When I became a mother, I had this most overwhelming instinct to protect my child. I had never felt something so strong before! This is what having a child does to you. Parents, both mother and father, are naturally wired to protect their progeny from getting hurt and would do anything to keep their little ones safe and alive. However the modern parenting has taken this urge way too seriously. Taking care of an infant is different from taking care of a baby.
Similarly, toddlers require different care and routines. But somehow I see many parents, including myself, forgetting these changes. We forget the boundaries differentiating the stages of childhood. As our babies grow, our parenting needs to grow as well. We need to stop doing things which we did for them when they were a baby. This is essential for their development and no way negligent. Our parents remembered these distinctions pretty well and did a great job raising us.
So why are we falling behind despite the increased parenting awareness? Perhaps the answer lies is our overindulgent, hyper style of parenting. While we think we are doing good, we are far from it. In fact we are actually raising children who will grow into incapable adults unable to carry on with the mundane jobs of life like self care, maintaining friendships and keeping themselves happy. As I pondered over this kind of parenting, though borne purely out of love, I made a list for myself. A list of things I would not do for my child as a parent.
1. Keep him entertained: No parent is responsible of keeping their children entertained through out the day. What parents are responsible is for providing safe, joyful and healthy environment. Once over 3years, it is the duty of the child to keep himself entertained for significant part of the day. Parents need to invest their time with children and not their entire days.
2. Buy every toy on the block: Toys are essential for all round development of children and when we expect them to keep themselves entertained. But we need to distinguish wants from needs. Not every toy is necessary. Many toys we buy are actually never played by children. Most of the times, a child has one or two favorites which do just as well to keep her entertained as do 10 toys which are never taken off the shelves.

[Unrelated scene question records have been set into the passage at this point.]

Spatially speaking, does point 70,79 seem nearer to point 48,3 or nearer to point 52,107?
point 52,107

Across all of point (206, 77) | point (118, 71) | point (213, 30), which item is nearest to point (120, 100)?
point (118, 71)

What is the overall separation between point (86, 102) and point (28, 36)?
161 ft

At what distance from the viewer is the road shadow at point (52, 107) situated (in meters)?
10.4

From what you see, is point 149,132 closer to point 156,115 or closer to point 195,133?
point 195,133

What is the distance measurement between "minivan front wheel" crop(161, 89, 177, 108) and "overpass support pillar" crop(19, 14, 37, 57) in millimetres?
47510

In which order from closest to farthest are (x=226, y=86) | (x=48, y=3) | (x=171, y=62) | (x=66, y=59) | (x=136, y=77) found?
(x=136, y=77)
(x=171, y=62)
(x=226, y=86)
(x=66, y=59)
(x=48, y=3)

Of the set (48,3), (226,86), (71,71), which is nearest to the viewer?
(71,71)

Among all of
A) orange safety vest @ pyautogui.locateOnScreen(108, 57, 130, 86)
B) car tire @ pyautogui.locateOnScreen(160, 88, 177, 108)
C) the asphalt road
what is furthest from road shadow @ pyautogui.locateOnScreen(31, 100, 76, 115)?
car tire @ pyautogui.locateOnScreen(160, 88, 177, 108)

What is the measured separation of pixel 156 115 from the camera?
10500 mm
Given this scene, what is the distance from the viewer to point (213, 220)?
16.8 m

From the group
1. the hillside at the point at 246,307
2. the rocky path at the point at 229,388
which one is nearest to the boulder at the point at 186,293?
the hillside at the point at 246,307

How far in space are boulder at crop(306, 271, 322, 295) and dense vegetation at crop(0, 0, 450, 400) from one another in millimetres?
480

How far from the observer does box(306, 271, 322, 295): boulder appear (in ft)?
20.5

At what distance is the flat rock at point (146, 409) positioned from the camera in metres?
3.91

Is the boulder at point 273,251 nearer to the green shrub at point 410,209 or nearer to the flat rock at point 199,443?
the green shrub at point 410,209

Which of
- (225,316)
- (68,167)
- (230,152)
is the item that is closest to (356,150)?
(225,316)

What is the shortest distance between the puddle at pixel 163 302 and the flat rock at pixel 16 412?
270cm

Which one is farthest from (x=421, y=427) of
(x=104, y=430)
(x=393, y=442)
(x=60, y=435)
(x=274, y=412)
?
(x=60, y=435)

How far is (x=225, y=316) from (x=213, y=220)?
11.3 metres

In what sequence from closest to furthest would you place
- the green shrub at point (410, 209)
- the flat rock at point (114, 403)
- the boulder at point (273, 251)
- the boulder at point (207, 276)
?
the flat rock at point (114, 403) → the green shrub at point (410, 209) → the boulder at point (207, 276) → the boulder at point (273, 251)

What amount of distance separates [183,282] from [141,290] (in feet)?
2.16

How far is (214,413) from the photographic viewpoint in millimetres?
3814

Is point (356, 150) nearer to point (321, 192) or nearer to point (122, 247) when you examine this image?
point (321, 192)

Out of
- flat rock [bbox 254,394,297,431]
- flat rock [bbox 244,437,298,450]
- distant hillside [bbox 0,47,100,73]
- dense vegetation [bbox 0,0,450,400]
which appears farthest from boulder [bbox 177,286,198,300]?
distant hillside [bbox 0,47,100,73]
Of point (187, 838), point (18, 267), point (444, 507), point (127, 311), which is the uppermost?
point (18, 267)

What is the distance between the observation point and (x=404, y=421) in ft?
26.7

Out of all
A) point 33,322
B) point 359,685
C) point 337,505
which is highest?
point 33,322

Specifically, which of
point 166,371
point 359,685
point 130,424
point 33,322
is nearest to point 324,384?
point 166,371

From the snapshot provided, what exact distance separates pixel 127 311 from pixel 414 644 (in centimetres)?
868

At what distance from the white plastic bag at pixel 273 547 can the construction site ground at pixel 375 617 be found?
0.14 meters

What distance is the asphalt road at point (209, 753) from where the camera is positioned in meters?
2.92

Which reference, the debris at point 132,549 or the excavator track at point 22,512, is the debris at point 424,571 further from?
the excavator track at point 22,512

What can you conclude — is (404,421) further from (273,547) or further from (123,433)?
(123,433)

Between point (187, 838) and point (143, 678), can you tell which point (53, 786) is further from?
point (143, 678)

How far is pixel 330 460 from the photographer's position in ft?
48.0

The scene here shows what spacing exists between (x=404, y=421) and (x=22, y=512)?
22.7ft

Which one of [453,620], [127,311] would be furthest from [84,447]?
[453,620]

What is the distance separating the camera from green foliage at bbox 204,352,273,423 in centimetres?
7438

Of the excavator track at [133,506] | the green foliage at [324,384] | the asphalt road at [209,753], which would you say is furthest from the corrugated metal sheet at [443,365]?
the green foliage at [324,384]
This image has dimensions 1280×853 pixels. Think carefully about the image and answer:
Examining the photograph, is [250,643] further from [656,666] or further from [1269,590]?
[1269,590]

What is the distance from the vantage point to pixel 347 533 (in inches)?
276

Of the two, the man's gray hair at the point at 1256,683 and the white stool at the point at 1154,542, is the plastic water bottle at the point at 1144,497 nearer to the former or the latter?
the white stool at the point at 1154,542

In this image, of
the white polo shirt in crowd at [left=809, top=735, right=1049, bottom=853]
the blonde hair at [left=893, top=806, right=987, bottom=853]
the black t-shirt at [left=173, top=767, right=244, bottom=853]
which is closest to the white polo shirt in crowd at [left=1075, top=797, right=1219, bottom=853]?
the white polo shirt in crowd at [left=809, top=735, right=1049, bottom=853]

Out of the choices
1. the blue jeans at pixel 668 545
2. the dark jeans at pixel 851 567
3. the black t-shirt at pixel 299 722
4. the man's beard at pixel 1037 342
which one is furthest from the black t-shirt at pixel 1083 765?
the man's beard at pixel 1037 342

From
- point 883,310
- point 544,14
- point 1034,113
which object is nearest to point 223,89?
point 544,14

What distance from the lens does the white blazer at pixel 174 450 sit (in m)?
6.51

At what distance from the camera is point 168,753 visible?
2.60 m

3. Fight their battles: As children leave the safe confines of their home and enter school, they meet a lot more children. Each child has his unique upbringing and values. Some are very shy while others may be aggressive. Often, I see parents at a play date asking another child to share his/her toy with their child who is throwing a tantrum. This is unfair! No matter what, unless the parent feels that their child’s safety in being compromised, parents should stay away from resolving conflicts between children. This is the first social lesson they need. We should guide them, help them but not fight for them.
4. Do their Homework: Now this happens a lot. I can say that when I see the craft works and coloring sheets on the class bulletin. We all know what are children are capable of and how good their motor and creative skills are. Of course, I too want my child to do his craft neatly and make it really pretty, but that should not make me do things for him. The craft aided by parent is surely very pretty but it certainly looses the purpose it aims to achieve.
So stop doing those crafts for your children to make them look like pinetrest crafts. Rather appreciate the creativity of your child. Same goes for coloring. Let them color the hair purple and the grass pink…its their time to experiment.
5. Throw the biggest, grandest birthday parties: I know children are fond of birthdays but its not in their nature to ask for the grandest, biggest party. All they want is to have fun with their friends and get those gifts. So we need to start budgeting the birthday parties so our children do not equate happiness with money.
6. Make them happy: My job as a parent is to love them unconditionally. Period! Parents are in no way accountable of keeping their children happy all the time. In fact I find this idea absurd! No one in his/her sane mind can experience only one emotion all the time. There are gamut of emotions waiting to be experienced and that’s what make our lives enriching. We cannot know happiness if we have not known sorrow. So stop beating yourself and your child to be happy all the time.
7. Do their chores: This one speaks for itself. Had we allowed our children to run their errands, much like our parents did, they would not need to take those like skills classes. Let them clean their shoes, dust their tables and wash their dishes.
8. Catch their every tear: Life is full of surprises…some nice and some not so nice. My child ran as fast as he could yet did not win the race. Its ok! He does not need a participation certificate for that. What he rather needs is to work harder next time and learn to take disappointments. How a child who is awarded a participation certificate every time she tries going to learn to take rejection for a job interview? I quite don’t understand. Let your child fall and teach her stand up again.
9. Feed them: This is the battle in every household. Anxious of their well being, we feed our children food way longer than we should. I fall in the same trap time and again. My son who is 5years now still wants me to feed him. He is an extremely slow eater. When self-feeding he eats half what he could have had I taken the job. This battle has been going on since he turned 3years. Its high time I leave him with his food alone and so should you.
10. Buy them what their friends have: Comparison is inevitable when children start school. With play dates, birthday invites comes a constant comparison of who has got what. I still remember when my 3year old son asked me to buy him binoculars just like the one his friend had. Children are innocent and are easily fascinated. And it is the job of parents to use better sense. So instead of getting him a binocular, I asked him to share his toys with this friend and take turns looking through the binoculars.
I told him that it is always better to have different toys than the same ones as in the latter case we end up with a wider range. It took lot of patience and iterations to convince him but it had to be done. Comparison is a loop and no parent would want their child to get caught in early.